In the entries below, begin at the line that has "Penguin Longman Publishing", stop after the line that has "OT_LAURA NYRO AND", and output those lines exactly with no pictures.

* _Entries provided_:

*** Block opens ***

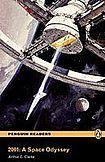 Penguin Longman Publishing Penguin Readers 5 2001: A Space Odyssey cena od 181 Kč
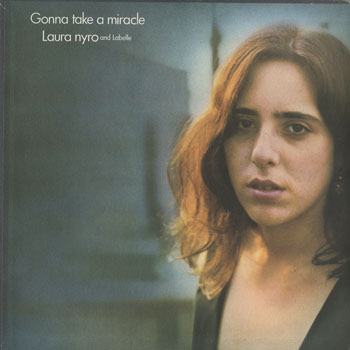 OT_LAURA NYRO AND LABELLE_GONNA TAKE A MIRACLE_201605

*** Block closes ***
*** Block opens ***

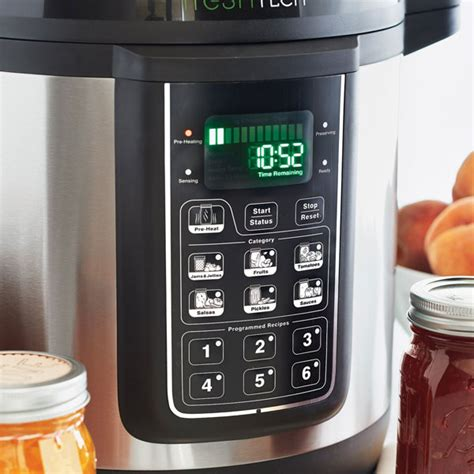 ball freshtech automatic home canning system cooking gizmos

*** Block closes ***

* _Exercise result_:
 Penguin Longman Publishing Penguin Readers 5 2001: A Space Odyssey cena od 181 Kč
 OT_LAURA NYRO AND LABELLE_GONNA TAKE A MIRACLE_201605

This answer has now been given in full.